• _Record excerpts_
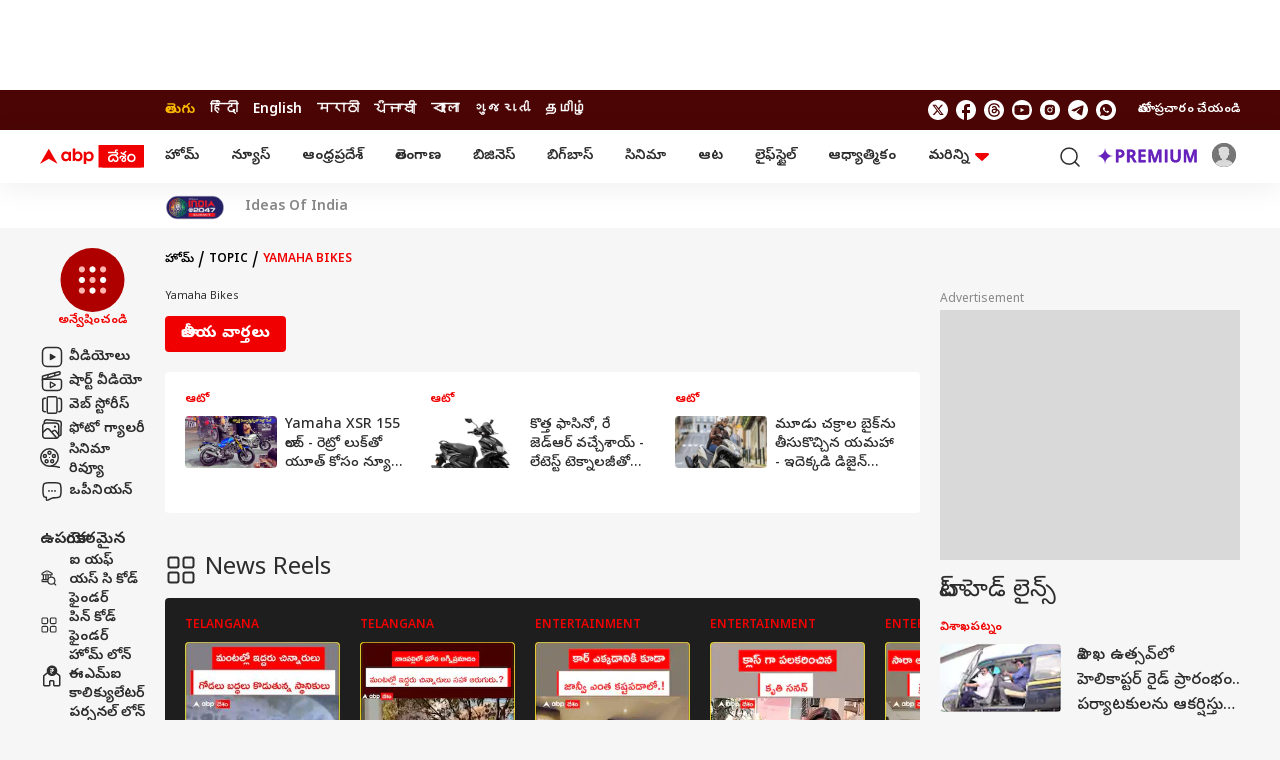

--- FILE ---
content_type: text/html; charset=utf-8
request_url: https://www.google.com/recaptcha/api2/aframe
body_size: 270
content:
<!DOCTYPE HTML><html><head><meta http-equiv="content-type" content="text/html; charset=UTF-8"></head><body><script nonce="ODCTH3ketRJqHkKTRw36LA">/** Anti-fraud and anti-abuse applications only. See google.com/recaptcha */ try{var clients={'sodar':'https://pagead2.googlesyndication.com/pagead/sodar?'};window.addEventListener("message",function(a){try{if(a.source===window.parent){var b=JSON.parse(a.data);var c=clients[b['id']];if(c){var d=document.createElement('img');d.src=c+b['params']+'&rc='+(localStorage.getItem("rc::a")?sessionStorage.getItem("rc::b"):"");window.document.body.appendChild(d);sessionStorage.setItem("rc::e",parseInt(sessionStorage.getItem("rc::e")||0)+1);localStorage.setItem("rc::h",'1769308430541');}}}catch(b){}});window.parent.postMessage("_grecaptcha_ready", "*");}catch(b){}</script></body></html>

• _What you will do_
Quote each record exactly as it stands, minus the pictures.

• _The answer_
--- FILE ---
content_type: text/html; charset=utf-8
request_url: https://www.google.com/recaptcha/api2/aframe
body_size: 270
content:
<!DOCTYPE HTML><html><head><meta http-equiv="content-type" content="text/html; charset=UTF-8"></head><body><script nonce="ODCTH3ketRJqHkKTRw36LA">/** Anti-fraud and anti-abuse applications only. See google.com/recaptcha */ try{var clients={'sodar':'https://pagead2.googlesyndication.com/pagead/sodar?'};window.addEventListener("message",function(a){try{if(a.source===window.parent){var b=JSON.parse(a.data);var c=clients[b['id']];if(c){var d=document.createElement('img');d.src=c+b['params']+'&rc='+(localStorage.getItem("rc::a")?sessionStorage.getItem("rc::b"):"");window.document.body.appendChild(d);sessionStorage.setItem("rc::e",parseInt(sessionStorage.getItem("rc::e")||0)+1);localStorage.setItem("rc::h",'1769308430541');}}}catch(b){}});window.parent.postMessage("_grecaptcha_ready", "*");}catch(b){}</script></body></html>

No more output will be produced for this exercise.